:: Exercise instructions ::
Write each line exactly as it stands, from the line containing "In this photograph, between" through the end of the data.

:: Records provided ::
--- BEGIN ---

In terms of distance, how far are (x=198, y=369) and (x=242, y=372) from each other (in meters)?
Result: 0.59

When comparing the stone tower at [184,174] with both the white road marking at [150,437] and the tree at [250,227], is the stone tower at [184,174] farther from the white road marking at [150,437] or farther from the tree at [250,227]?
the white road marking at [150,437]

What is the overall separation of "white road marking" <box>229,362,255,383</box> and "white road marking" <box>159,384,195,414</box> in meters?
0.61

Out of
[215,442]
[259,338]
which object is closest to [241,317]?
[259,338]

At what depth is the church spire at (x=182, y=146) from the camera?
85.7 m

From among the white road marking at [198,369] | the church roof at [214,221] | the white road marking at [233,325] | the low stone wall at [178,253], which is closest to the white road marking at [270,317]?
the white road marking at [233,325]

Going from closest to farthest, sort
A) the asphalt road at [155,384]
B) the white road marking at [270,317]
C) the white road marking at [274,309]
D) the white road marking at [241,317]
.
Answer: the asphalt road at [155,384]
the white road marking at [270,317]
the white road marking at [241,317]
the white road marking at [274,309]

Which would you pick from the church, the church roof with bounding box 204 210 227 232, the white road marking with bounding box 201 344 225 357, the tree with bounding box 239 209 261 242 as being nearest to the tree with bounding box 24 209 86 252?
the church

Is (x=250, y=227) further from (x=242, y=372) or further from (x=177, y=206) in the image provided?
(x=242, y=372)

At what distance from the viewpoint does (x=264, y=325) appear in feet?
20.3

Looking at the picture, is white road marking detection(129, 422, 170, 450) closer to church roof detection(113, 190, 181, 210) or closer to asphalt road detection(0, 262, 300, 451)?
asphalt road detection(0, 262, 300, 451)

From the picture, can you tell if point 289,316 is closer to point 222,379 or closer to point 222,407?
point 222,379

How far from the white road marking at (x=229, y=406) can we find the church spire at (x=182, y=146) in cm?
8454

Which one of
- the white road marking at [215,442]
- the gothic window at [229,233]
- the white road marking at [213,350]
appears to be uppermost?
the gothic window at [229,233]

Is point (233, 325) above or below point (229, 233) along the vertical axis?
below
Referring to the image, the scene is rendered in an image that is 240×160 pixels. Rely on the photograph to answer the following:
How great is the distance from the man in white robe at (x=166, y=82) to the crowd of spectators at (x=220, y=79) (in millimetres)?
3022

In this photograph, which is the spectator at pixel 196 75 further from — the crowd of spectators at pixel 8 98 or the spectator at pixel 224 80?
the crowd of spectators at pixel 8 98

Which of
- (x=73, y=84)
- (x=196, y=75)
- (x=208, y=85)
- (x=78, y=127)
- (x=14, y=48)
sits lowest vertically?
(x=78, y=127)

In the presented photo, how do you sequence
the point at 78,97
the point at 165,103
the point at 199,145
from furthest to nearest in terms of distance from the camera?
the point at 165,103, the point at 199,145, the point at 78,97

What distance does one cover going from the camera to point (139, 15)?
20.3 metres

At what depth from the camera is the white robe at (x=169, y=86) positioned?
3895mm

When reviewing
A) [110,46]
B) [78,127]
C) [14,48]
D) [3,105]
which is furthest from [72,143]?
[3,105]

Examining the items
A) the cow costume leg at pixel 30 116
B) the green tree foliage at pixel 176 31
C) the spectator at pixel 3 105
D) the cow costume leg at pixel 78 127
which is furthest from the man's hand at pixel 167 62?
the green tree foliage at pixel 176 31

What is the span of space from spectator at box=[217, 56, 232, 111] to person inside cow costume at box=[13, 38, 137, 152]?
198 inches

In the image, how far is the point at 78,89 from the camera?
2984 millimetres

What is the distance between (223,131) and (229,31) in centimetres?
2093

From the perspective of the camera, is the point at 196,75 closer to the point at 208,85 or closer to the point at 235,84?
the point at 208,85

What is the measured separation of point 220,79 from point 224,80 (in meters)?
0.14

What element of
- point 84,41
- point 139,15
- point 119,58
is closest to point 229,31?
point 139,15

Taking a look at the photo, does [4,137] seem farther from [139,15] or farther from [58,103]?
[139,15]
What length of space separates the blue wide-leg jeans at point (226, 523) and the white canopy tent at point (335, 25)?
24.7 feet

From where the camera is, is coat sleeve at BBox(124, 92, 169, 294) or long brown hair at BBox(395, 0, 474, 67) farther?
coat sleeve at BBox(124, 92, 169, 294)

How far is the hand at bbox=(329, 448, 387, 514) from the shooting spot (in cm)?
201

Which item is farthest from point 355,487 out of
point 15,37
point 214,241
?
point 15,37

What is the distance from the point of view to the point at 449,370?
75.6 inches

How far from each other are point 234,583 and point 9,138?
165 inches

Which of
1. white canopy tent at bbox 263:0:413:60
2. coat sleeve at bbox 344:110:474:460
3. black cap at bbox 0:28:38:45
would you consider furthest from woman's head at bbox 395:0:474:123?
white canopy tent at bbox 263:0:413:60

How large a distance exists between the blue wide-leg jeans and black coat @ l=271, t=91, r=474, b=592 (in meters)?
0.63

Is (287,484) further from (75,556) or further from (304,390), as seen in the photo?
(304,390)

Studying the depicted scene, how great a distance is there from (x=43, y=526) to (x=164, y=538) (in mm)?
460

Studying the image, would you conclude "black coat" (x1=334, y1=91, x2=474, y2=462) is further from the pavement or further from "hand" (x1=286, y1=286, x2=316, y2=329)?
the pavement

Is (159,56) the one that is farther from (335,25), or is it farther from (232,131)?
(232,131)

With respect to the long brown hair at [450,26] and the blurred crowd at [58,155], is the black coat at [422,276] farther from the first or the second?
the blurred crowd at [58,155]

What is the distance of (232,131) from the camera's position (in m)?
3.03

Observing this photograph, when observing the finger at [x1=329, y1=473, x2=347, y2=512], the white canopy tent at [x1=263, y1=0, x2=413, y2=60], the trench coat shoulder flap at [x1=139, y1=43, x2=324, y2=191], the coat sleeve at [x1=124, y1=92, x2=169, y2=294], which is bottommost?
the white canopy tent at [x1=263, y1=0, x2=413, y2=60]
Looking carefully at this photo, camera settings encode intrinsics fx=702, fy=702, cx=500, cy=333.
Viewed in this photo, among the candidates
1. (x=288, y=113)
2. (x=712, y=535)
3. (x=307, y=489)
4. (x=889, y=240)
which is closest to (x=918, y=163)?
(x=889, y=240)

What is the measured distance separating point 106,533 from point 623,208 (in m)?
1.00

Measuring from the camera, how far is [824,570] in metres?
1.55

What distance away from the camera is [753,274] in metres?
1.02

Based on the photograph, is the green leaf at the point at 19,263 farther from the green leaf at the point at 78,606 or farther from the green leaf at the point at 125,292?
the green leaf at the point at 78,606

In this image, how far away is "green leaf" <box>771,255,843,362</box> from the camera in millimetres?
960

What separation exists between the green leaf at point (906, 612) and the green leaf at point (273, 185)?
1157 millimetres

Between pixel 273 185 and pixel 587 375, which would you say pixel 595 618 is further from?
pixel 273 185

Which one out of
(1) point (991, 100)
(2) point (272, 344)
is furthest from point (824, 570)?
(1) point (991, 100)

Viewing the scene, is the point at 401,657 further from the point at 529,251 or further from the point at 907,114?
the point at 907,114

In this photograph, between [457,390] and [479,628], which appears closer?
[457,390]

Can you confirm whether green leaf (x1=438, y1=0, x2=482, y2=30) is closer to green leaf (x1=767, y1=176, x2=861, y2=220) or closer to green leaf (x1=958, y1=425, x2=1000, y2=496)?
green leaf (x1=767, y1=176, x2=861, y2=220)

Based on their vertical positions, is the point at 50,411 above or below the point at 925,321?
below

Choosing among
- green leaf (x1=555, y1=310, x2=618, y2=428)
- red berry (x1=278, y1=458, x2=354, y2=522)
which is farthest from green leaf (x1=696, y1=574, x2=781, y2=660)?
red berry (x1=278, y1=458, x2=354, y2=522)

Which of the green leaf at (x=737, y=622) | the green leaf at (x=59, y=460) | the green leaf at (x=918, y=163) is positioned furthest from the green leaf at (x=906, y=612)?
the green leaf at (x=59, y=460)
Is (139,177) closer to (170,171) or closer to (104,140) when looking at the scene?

--- END ---

:: Finished task ::
In this photograph, between [457,390] and [479,628], which appears closer?
[457,390]

Can you confirm whether green leaf (x1=438, y1=0, x2=482, y2=30) is closer to green leaf (x1=767, y1=176, x2=861, y2=220) or closer to green leaf (x1=958, y1=425, x2=1000, y2=496)?
green leaf (x1=767, y1=176, x2=861, y2=220)

Based on their vertical positions, is the point at 50,411 above or below the point at 925,321?
below

Choosing among
- green leaf (x1=555, y1=310, x2=618, y2=428)
- red berry (x1=278, y1=458, x2=354, y2=522)
which is farthest from green leaf (x1=696, y1=574, x2=781, y2=660)?
red berry (x1=278, y1=458, x2=354, y2=522)

Which of the green leaf at (x=737, y=622) | the green leaf at (x=59, y=460) | the green leaf at (x=918, y=163) is positioned furthest from the green leaf at (x=906, y=612)?
the green leaf at (x=59, y=460)
Is (139,177) closer to (170,171) or closer to (104,140) when looking at the scene?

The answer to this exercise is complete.